La cosa che più fa apprezzare un qualsiasi album dei Bad Religion è, paradossalmente, la certezza di non stare ascoltando nulla di nuovo. Al quindicesimo episodio in studio della ormai celebre e monumentale band californiana, infatti, la formula è rimasta inalterata, completamente, irrimediabilmente. Non bisogna mostrarsi diffidenti o annoiati ad una notizia del genere. Sì, perchè in un decennio durante il quale mai si abusò maggiormente del termine "punk-rock" per designare una scena ormai completamente inglobata nel mainstream, nomi come Bad Religion, Social Distortion, Flipper, Nomeansno, Jello Biafra, Bob Mould, rappresentano un toccasana per le orecchie e per la mente di chi non si accontenta di ciò che offrono dozzine di gruppi tutti uguali dalla matrice insulsa e demenziale.
"The Dissent of Man", che esce a tre anni di distanza da quel buon disco che era "New Maps of Hell", scorre con grande naturalezza per ogni ascoltatore che sia un vecchio fan di Greg Graffin e soci, ma la disinvoltura (e la velocità) con cui si passa da un brano all'altro risulta tale da non poter essere ignorata dai neofiti. La batteria rapida e incalzante di Brooks Wackerman (reclutato nell'ormai lontano 2002) si amalgama ottimamente ai riff di tre violente e poderose chitarre, rispettivamente appartenenti al buon vecchio Brett Gurewitz (co-fondatore del gruppo e proprietario della Epitaph, storica etichetta indipendente di cui porta il marchio anche questo lavoro), a Greg Hetson (già Circle Jerks) e a Brian Baker (Minor Threat, Dag Nasty). Greg Graffin, d'altro canto, non ha perso la capacità di creare linee vocali straordinariamente melodiche su un tappeto sonoro crudo e distorto, mentre Jay Bentley contribuisce non poco con un basso dal sound fluido e costante.
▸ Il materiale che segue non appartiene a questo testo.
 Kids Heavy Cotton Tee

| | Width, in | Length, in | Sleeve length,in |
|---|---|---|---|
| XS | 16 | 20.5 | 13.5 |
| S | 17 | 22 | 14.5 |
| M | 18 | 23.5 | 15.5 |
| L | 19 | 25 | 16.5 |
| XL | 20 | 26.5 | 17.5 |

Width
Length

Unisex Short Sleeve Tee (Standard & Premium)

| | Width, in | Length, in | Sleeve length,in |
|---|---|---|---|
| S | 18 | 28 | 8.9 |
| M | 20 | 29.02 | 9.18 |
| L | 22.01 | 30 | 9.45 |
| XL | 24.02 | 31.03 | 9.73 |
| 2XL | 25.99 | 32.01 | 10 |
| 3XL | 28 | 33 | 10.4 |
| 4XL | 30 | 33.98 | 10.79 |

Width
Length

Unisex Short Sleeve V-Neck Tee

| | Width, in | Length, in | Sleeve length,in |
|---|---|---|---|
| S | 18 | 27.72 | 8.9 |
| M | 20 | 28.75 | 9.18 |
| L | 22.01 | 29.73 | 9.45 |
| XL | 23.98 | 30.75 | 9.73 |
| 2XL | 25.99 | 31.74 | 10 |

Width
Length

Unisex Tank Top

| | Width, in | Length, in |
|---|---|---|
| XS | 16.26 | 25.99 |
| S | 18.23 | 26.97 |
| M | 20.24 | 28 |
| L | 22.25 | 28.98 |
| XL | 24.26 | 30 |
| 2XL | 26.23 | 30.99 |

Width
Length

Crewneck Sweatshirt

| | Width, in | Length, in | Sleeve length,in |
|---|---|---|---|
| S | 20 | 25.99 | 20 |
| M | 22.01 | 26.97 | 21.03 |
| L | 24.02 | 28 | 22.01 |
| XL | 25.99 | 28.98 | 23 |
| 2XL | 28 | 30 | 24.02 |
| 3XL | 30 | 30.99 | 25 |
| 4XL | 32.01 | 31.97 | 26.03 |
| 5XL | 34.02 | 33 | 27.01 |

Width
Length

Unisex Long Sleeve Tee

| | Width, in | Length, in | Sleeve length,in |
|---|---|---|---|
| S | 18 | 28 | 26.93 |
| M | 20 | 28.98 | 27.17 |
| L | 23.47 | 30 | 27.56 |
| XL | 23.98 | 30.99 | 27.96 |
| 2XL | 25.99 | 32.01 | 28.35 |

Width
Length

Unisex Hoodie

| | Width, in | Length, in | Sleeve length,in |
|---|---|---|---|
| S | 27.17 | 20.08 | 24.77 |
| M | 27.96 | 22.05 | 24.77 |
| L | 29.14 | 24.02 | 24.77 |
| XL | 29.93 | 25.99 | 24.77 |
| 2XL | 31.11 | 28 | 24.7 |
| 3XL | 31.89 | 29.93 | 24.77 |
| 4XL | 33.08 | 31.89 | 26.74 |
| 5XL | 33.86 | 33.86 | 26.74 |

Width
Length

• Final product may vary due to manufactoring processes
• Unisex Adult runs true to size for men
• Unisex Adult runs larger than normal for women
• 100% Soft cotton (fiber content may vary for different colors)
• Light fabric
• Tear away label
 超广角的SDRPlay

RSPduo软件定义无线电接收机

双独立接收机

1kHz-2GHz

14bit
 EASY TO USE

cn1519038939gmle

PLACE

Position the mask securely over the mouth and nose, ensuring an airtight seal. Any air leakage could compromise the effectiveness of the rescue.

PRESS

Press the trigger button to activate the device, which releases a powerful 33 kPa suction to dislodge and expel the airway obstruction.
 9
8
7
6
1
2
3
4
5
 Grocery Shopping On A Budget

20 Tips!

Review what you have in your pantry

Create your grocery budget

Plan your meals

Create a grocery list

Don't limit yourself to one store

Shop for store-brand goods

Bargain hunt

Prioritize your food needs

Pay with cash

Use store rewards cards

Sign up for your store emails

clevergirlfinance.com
Il risultato sono quindici canzoni in piena tradizione B.R., dai testi estremamente politicizzati, mai scontati, che suonano come un piacevole impasto energetico, spesso malinconico e sofferto. Sorprende, e forse neanche tanto, il fatto che il disagio cantato in brani come 'The Resist Stance', 'Pride and the Pallor' e 'Wrong Way Kids' sia lo stesso che ha caratterizzato trentun anni di carriera e di realtà sociale. Realtà presa di mira esplicitamente, attraverso argute metafore dai riferimenti storico-scientifici che caratterizzano il song-writing di Graffin (dannatamente influenzato dal suo ruolo di insegnante universitario), completamente prive di humour. Seri e troppo coinvolti, i Bad Religion, per azzardare anche solo un accenno di ironia nella loro personale ma incredibilmente lucida visione della società americana e internazionale.
Come sempre, i brani del gruppo di Los Angeles divengono rappresentazione ultima di un meccanismo perverso di commercializzazione del quale, si sa, è parte integrante l'industria musicale. Non è un caso che anche le canzoni di "The Dissent of Man" durino non più di tre minuti e mezzo; come ogni prodotto di fabbrica implodono su sè stesse mediante un ciclo di "produci-consuma-crepa" tanto caro al mondo moderno. 'The Day the Earth Stalled' diviene emblema di questo processo, costituendo di diritto una delle migliori open-track al 'fulmicotone' della band, mentre brani come il singolo 'Devil in the Stitches', 'Won't Somebody' e 'I Won't Say Anything', rappresentano episodi più rilassati e dalle sfumature "pop" più marcate. Se non troppo validi, quanto meno piacevoli. Una particolare menzione va dedicata a 'Cyanide', che vede come special guest il chitarrista Mike Campbell (Tom Petty & The Heartbreakers!), già autore dell'assolo del singolo 'Los Angeles Is Burning', datato 2004.
"The Dissent of Man", dati trentun anni di referenze, non sarà di certo annoverato tra i migliori lavori del gruppo, ma trovo così rassicurante che in un panorama musicale denso di 'revival' persista l'opera originale, quasi interamente immutata, di veterani come i Bad Religion. Questi 'vecchietti' militanti ci insegnano cosa significhi realmente comporre "hardcore punk", melodico o vecchio stampo che sia: non basta una mera critica sociale ricamata su quattro accordi, ma un'etica e un'umiltà semplicemente umane.